• [Task to complete]: All of the material below is to be repeated exactly.

# START OF Material for this task

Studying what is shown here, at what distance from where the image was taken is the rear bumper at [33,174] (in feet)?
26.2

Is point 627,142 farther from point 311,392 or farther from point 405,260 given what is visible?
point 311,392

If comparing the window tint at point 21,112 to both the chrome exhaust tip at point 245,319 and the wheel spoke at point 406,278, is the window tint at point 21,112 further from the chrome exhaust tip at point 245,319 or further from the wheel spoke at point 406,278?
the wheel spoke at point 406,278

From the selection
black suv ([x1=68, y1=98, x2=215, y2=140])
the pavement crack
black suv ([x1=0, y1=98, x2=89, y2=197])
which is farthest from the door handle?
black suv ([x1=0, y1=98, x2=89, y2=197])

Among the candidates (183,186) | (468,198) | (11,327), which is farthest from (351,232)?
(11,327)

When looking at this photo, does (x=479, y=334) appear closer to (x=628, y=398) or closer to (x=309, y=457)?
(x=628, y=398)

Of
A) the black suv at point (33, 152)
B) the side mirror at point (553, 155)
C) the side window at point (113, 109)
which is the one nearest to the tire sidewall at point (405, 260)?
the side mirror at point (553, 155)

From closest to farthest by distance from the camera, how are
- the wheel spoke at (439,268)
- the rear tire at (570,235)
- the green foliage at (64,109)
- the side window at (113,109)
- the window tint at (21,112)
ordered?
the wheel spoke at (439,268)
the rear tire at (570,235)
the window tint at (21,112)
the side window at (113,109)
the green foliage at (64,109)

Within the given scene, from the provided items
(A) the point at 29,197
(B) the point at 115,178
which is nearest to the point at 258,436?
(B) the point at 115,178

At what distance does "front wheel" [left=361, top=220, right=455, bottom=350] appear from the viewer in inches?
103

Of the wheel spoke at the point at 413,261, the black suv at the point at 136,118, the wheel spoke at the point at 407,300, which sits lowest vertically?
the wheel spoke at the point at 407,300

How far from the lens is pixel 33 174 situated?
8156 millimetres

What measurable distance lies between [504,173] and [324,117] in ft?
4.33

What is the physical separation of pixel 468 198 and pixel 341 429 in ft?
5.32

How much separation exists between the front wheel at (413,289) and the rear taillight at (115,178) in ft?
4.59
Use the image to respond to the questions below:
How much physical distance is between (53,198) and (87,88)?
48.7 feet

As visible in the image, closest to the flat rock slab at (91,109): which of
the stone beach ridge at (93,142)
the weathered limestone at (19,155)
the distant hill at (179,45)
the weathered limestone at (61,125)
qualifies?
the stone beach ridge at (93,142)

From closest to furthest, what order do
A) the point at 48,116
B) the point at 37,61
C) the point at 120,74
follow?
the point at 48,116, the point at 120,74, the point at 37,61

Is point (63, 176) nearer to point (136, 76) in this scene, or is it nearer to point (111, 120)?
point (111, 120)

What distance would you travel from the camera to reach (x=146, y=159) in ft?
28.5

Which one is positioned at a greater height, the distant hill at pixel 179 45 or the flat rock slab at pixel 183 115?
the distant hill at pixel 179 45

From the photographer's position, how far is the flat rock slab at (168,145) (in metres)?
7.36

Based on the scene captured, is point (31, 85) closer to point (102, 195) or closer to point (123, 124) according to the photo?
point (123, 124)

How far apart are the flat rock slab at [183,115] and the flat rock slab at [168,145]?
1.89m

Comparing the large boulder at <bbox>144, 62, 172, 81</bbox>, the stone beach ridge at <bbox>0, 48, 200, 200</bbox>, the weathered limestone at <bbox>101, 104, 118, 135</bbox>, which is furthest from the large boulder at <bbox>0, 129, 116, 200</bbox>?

# END OF Material for this task

• [Response]:
Studying what is shown here, at what distance from where the image was taken is the rear bumper at [33,174] (in feet)?
26.2

Is point 627,142 farther from point 311,392 or farther from point 405,260 given what is visible?
point 311,392

If comparing the window tint at point 21,112 to both the chrome exhaust tip at point 245,319 and the wheel spoke at point 406,278, is the window tint at point 21,112 further from the chrome exhaust tip at point 245,319 or further from the wheel spoke at point 406,278?
the wheel spoke at point 406,278

From the selection
black suv ([x1=68, y1=98, x2=215, y2=140])
the pavement crack
black suv ([x1=0, y1=98, x2=89, y2=197])
which is farthest from the door handle?
black suv ([x1=0, y1=98, x2=89, y2=197])

Among the candidates (183,186) | (468,198) | (11,327), which is farthest from (351,232)?
(11,327)

When looking at this photo, does (x=479, y=334) appear closer to (x=628, y=398) or closer to (x=309, y=457)?
(x=628, y=398)

Of
A) the black suv at point (33, 152)
B) the side mirror at point (553, 155)
C) the side window at point (113, 109)
which is the one nearest to the tire sidewall at point (405, 260)?
the side mirror at point (553, 155)

From closest to farthest by distance from the camera, how are
- the wheel spoke at (439,268)
- the rear tire at (570,235)
- the green foliage at (64,109)
- the side window at (113,109)
- the window tint at (21,112)
ordered?
the wheel spoke at (439,268)
the rear tire at (570,235)
the window tint at (21,112)
the side window at (113,109)
the green foliage at (64,109)

Within the given scene, from the provided items
(A) the point at 29,197
(B) the point at 115,178
which is nearest to the point at 258,436?
(B) the point at 115,178

At what distance does "front wheel" [left=361, top=220, right=455, bottom=350] appear from the viewer in inches?
103

Of the wheel spoke at the point at 413,261, the black suv at the point at 136,118, the wheel spoke at the point at 407,300, which sits lowest vertically?
the wheel spoke at the point at 407,300

How far from the lens is pixel 33 174 situated?
8156 millimetres

What measurable distance lies between [504,173] and [324,117] in ft?
4.33

What is the physical separation of pixel 468 198 and pixel 341 429 in ft?
5.32

How much separation exists between the front wheel at (413,289) and the rear taillight at (115,178) in ft?
4.59
Use the image to respond to the questions below:
How much physical distance is between (53,198) and (87,88)?
48.7 feet

As visible in the image, closest to the flat rock slab at (91,109): which of
the stone beach ridge at (93,142)
the weathered limestone at (19,155)
the distant hill at (179,45)
the weathered limestone at (61,125)
qualifies?
the stone beach ridge at (93,142)

From closest to furthest, what order do
A) the point at 48,116
B) the point at 37,61
C) the point at 120,74
follow?
the point at 48,116, the point at 120,74, the point at 37,61

Is point (63, 176) nearer to point (136, 76) in this scene, or is it nearer to point (111, 120)?
point (111, 120)

What distance would you travel from the camera to reach (x=146, y=159) in ft?
28.5

Which one is positioned at a greater height, the distant hill at pixel 179 45 or the flat rock slab at pixel 183 115?
the distant hill at pixel 179 45

From the photographer's position, how far is the flat rock slab at (168,145) (in metres)?
7.36

Based on the scene captured, is point (31, 85) closer to point (102, 195) or closer to point (123, 124) according to the photo?
point (123, 124)

How far apart are the flat rock slab at [183,115] and the flat rock slab at [168,145]?
1.89m

Comparing the large boulder at <bbox>144, 62, 172, 81</bbox>, the stone beach ridge at <bbox>0, 48, 200, 200</bbox>, the weathered limestone at <bbox>101, 104, 118, 135</bbox>, which is furthest from the large boulder at <bbox>0, 129, 116, 200</bbox>?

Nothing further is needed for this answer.